## Exercise prompt
Pick up the account of the winter hikes up Mount Moosilauke below and keep writing it from where it stops.

Thursday, January 6, 2011

Mnt Moosilauke in Winter

This is an after the fact account of a hike (well two hikes, actually) up Mnt Moosilauke in the White Mountains in the dead of winter.

For those of you who, like me, have not experienced snow for almost their entire life, here are a few tips on hiking in winter.

First: even if you have been into a walk-in freezer at a meat packaging factory, you can't begin to describe the cold (unless you were locked in there for at least an hour). Second: snow piles up on the trail to varying depths and if you don't have the right gear on your feet you "post" through the snow to shin, knee or thigh-high depths. If there has been a little packing of the snow, posting happens haphazardly rather than consistently. There is nothing quite like posting to exhaust a hiker. Third: the tube from your water hydration bladder will freeze as you walk, making it hard to get new water. Fourth: once you are hiking (and assuming the wind isn't blowing) you actually can get very warm. Fifth: you should not (under any circumstances) allow your feet or any other part of you body to get wet. This includes getting snow into your boots from repeatedly "posting" through the snow. Sixth: at the temperatures of an average day in the winter mountains, you will die if you decide that enough is enough and you sit or lie down and try to go to sleep.

## Given information
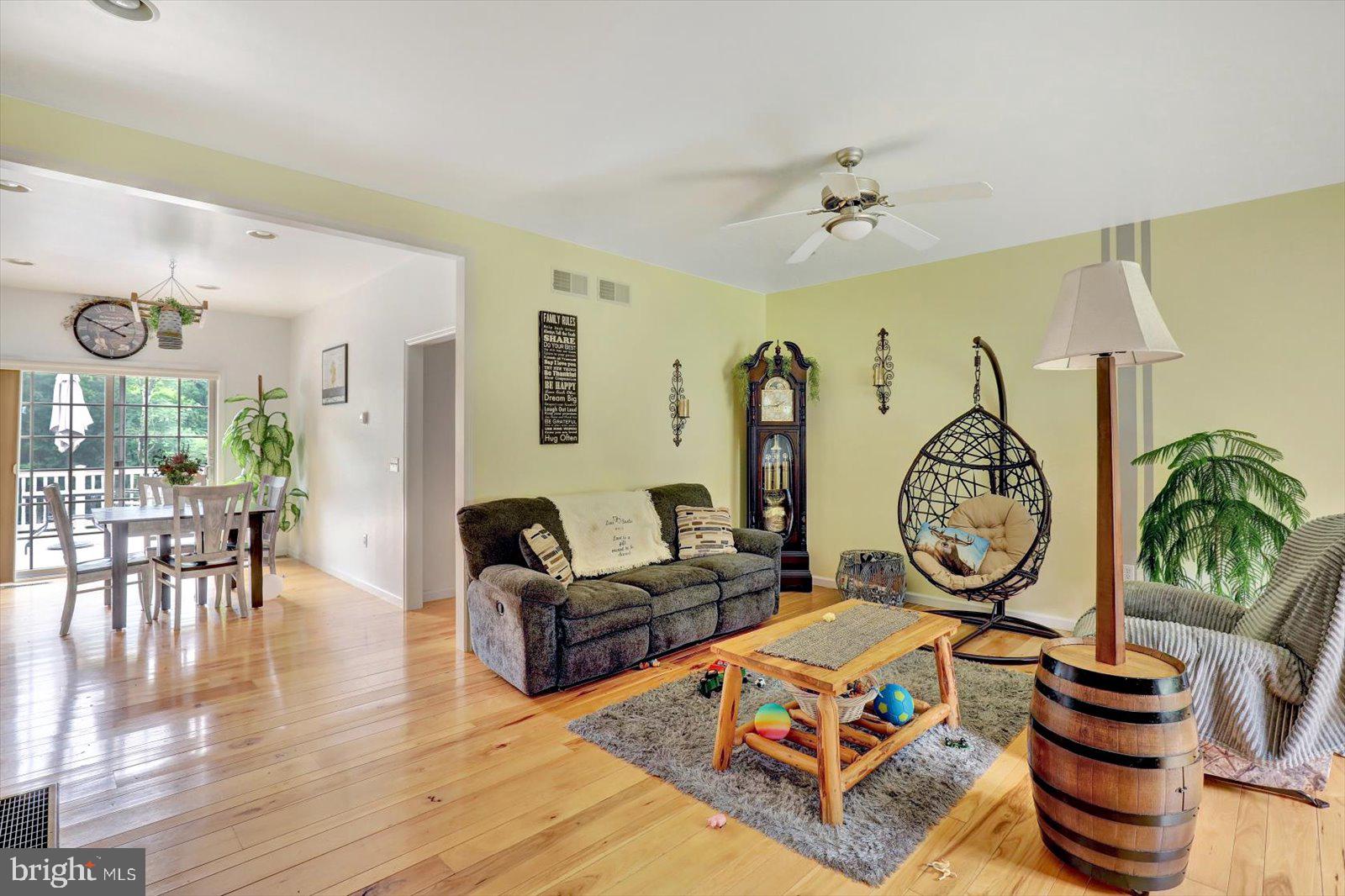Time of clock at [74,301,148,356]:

## The output
So John, Angelika and Bruce planned a day trip up Moosilauke on Dec 30, 2010 and they invited me and I invited Anne. Anne has been running almost daily - an amazing feat considering her life-long battle with Asthma - and had been up most of the way of a 4000 footer a few weeks previously so was in good shape to make this trip.

John did some research on trail conditions and it looked as though (despite recent snow storms in the area) the snow on the trail would most likely be pretty well packed. We decided to take a shot at the hike with "micro-spikes" - these rubber overlays with little metal spikes under them that you can stretch over your boots to help prevent slipping on ice.

We drove up early in the morning and met at our favorite spot for pre-hike breakfast (Einstein Bros. Bagels) and to buy their stunning lunch snack - the Powerbagel (a bagel loaf packed with energy).   From there to the trail head by about 9:00am and out of the car to get ready.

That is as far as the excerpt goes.